## Exercise set
a. Using the article on Linux WAN routers, say whether each statement agrees with it: (i) the disaster recovery site is 40 miles from New York City; (ii) the T1 lines were chosen as the primary connection; (iii) the WAN routers were built as 2U systems. Answer yes or no for each and quote the deciding words of the text.
b. Turn the paragraph of the article on Linux WAN routers that begins "We purchased dedicated connections" into a short list that keeps its main facts.

[Excerpt to read — start]

LJ Archive

Point-to-Point Linux

Phil Hollenback

Issue #126, October 2004

This financial firm decided to build its own redundant WAN routers. Here's a no-nonsense look at the tricky parts and how it all worked.

Last summer, the investment company I work for decided to build a disaster recovery site. This location, 40 miles from New York City, would provide a mirror of our Downtown Manhattan operation. We decided to utilize Linux as much as possible for this project for the following reasons:

  1. We primarily are a Linux operation already, so we could use our existing experience.

  2. We could customize the configuration as much as we wanted, because everything would be open source.

  3. We hoped Linux solutions would be less expensive than other solutions, such as Cisco's.

In this article, I focus on our use of Linux in wide-area network (WAN) routers. I define a WAN router as a system that connects to both wide-area links, such as T1 or T3 lines, and local-area networks, such as 100baseT, and forwards packets between the two networks.

Network Design

We purchased dedicated connections because this is a disaster recovery site and we need the connections to be as reliable as possible. Based on our calculations, one T3 (45Mb/sec) and four T1 (1.544Mb/sec each) lines would provide sufficient bandwidth for our operations. Ultimately, we decided to use the T3 link as the primary connection and leave the T1s as a bonded 5.7Mb/sec backup link.

The choice of WAN connectivity determined our network design. For redundancy, we installed two WAN routers at each site. The routers are identical and contain hardware to connect to both the T1 and T3 links. With the use of splitter hardware, we hoped to connect all the WAN links to all the routers, as shown in Figure 1. However, that design ultimately turned out to be extremely difficult to implement, due to technical issues I discuss below.

Figure 1. Redundant WAN Links

In addition to the WAN links, we also connected the remote site to the Internet through the hosting company backbone. We operated on the principle that more connectivity was better, and this turned out to be useful when we were designing the network. There's nothing like accidentally bringing down your T3 with a mistyped command to make you appreciate a back door to your routers over the Internet.

Hardware Considerations

Our space for servers at the hosting company was limited to one standard rack. This put space at a premium, because we needed to install a lot of servers. Thus, we decided to use 1U systems for the WAN routers. This was a difficult decision to make, as hardware options are limited in that form factor. In retrospect, it would have been much easier to use 2U systems for the WAN routers.

[Excerpt to read — finish]
[Material provided — start]

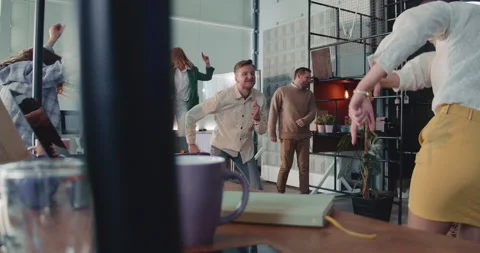 Camera moves around crazy office party, happy business people celebrating raise Stock Footage 217423741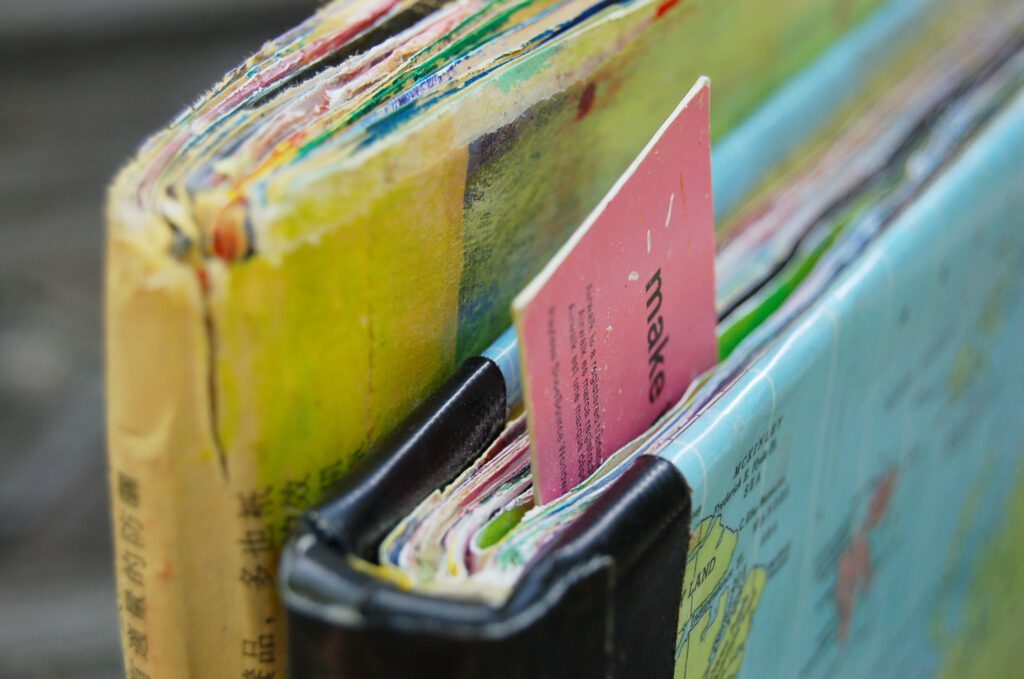 A close-up photo of two art journals, one yellow and the other blue. They are standing next to one another, with the spines close to the view. You can see the edges of colorful painted pages.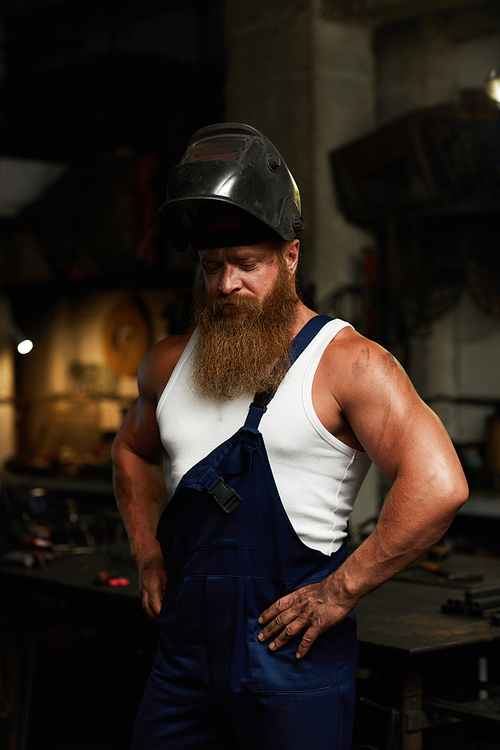 Serious dirty handsome muscular welder in mask looking down and holding hands on hips in dark workshop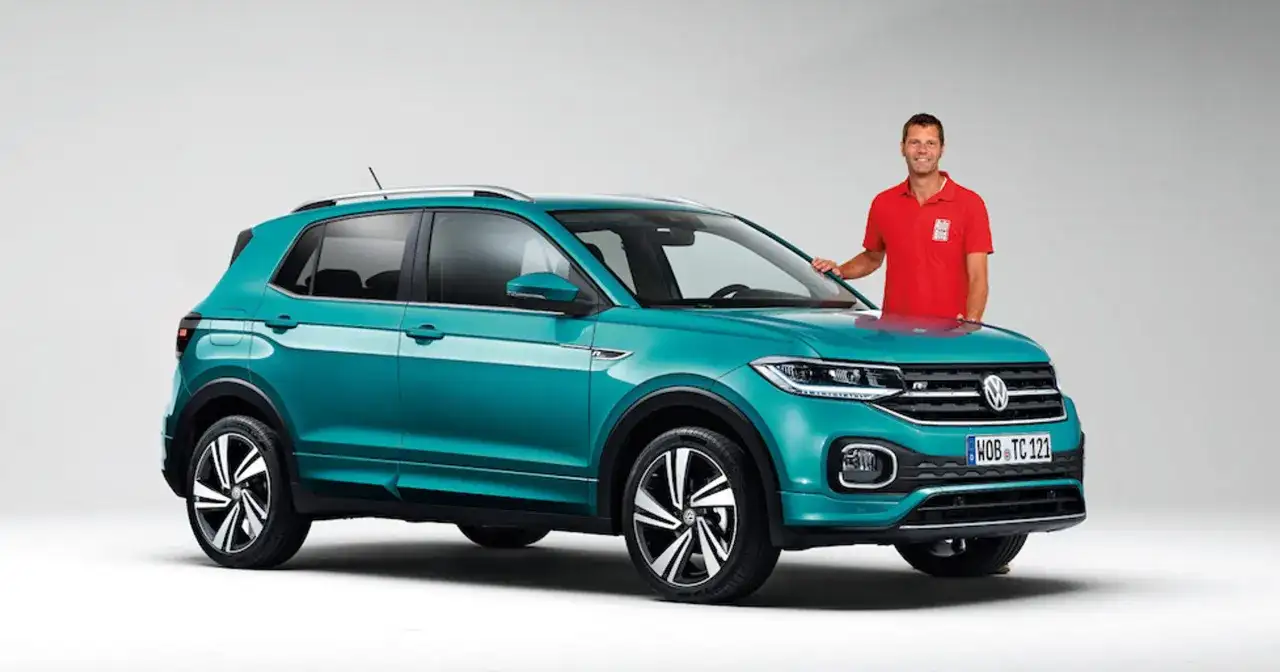 Mężczyzna w czerwonej koszulce stoi obok turkusowego Volkswagena T-Cross, który przekracza wymiary miejskiego auta.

[Material provided — finish]

## Answers for this exercise
a.
(i) Yes: "This location, 40 miles from New York City, would provide a mirror of our Downtown Manhattan operation."
(ii) No: "we decided to use the T3 link as the primary connection and leave the T1s as a bonded 5.7Mb/sec backup link."
(iii) No: "Thus, we decided to use 1U systems for the WAN routers."

b.
- Dedicated connections were bought because a disaster recovery site needs links that are as reliable as possible.
- Calculations showed that one T3 (45Mb/sec) and four T1 (1.544Mb/sec each) lines would give enough bandwidth.
- The T3 link became the primary connection.
- The T1s were kept as a bonded 5.7Mb/sec backup link.